begin Task inputs
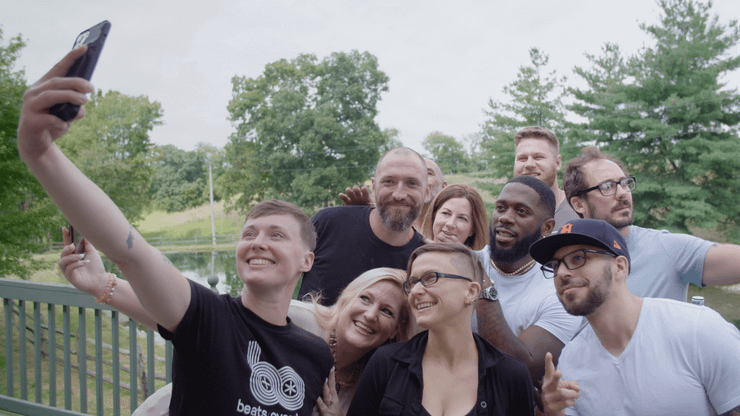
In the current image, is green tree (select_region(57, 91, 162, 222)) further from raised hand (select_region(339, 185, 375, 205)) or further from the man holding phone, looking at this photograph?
the man holding phone

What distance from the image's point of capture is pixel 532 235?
8.58 ft

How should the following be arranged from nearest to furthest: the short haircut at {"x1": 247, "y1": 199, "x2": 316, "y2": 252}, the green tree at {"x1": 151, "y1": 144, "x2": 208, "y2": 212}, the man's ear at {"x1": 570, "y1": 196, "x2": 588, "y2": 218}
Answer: the short haircut at {"x1": 247, "y1": 199, "x2": 316, "y2": 252} → the man's ear at {"x1": 570, "y1": 196, "x2": 588, "y2": 218} → the green tree at {"x1": 151, "y1": 144, "x2": 208, "y2": 212}

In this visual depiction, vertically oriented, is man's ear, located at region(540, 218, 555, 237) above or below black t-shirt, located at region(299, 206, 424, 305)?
above

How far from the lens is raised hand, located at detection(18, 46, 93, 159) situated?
108 centimetres

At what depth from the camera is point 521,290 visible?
257cm

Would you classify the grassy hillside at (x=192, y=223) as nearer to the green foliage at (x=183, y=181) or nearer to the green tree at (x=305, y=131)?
the green foliage at (x=183, y=181)

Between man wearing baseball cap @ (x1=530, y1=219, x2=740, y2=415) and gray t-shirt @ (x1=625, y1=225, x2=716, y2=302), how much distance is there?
0.54 meters

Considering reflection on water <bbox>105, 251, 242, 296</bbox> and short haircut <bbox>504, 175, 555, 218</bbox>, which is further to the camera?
reflection on water <bbox>105, 251, 242, 296</bbox>

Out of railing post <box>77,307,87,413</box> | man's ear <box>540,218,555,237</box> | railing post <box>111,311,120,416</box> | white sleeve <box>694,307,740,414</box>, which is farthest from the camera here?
railing post <box>77,307,87,413</box>

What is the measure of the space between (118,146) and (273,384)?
21.4 metres

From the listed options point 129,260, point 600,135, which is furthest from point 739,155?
point 129,260

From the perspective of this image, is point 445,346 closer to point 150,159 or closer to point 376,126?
point 150,159

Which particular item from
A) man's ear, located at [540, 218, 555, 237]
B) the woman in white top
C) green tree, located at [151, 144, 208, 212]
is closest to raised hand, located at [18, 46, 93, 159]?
the woman in white top

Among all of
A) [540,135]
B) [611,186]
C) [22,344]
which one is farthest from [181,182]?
[611,186]
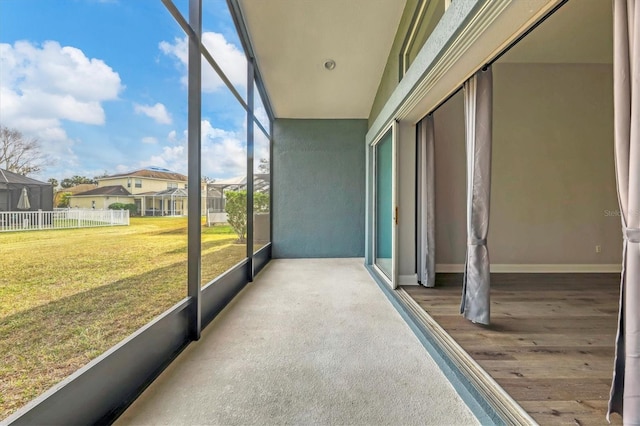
end Task inputs
Written exercise: Update the lines above by changing every "raised hand" to "lifted hand" and keeping everything else unchanged. Leave the pictures out of your answer.

Result of the task:
In the current image, is green tree (select_region(57, 91, 162, 222)) further from lifted hand (select_region(339, 185, 375, 205)) or further from the man holding phone, looking at this photograph?
the man holding phone

What distance from the image's point of capture is pixel 532 235?
8.58 ft

How should the following be arranged from nearest to furthest: the short haircut at {"x1": 247, "y1": 199, "x2": 316, "y2": 252}, the green tree at {"x1": 151, "y1": 144, "x2": 208, "y2": 212}, the man's ear at {"x1": 570, "y1": 196, "x2": 588, "y2": 218}
Answer: the short haircut at {"x1": 247, "y1": 199, "x2": 316, "y2": 252} → the man's ear at {"x1": 570, "y1": 196, "x2": 588, "y2": 218} → the green tree at {"x1": 151, "y1": 144, "x2": 208, "y2": 212}

In this visual depiction, vertically oriented, is man's ear, located at region(540, 218, 555, 237) above or below black t-shirt, located at region(299, 206, 424, 305)?
above

How far from the lens is lifted hand, located at detection(18, 46, 93, 159) situated?
108 centimetres

At what depth from the camera is point 521,290 visible?
257cm

Would you classify the grassy hillside at (x=192, y=223) as nearer to the green foliage at (x=183, y=181) or nearer to the green tree at (x=305, y=131)?
the green foliage at (x=183, y=181)

Between man wearing baseball cap @ (x1=530, y1=219, x2=740, y2=415) and gray t-shirt @ (x1=625, y1=225, x2=716, y2=302), how much distance is there?
0.54 meters

Considering reflection on water <bbox>105, 251, 242, 296</bbox> and short haircut <bbox>504, 175, 555, 218</bbox>, which is further to the camera?
reflection on water <bbox>105, 251, 242, 296</bbox>

Out of railing post <box>77,307,87,413</box> | man's ear <box>540,218,555,237</box> | railing post <box>111,311,120,416</box> | white sleeve <box>694,307,740,414</box>, which is farthest from the camera here?
railing post <box>77,307,87,413</box>

What is the measure of the space between (118,146) and (273,384)?
21.4 metres

From the listed options point 129,260, point 600,135, which is furthest from point 739,155?
point 129,260

From the perspective of this image, is point 445,346 closer to point 150,159 or closer to point 376,126?
point 150,159

Which particular item from
A) man's ear, located at [540, 218, 555, 237]
B) the woman in white top
C) green tree, located at [151, 144, 208, 212]
is closest to lifted hand, located at [18, 46, 93, 159]?
the woman in white top

Among all of
A) [540,135]
B) [611,186]
C) [22,344]
which one is farthest from [181,182]?
[611,186]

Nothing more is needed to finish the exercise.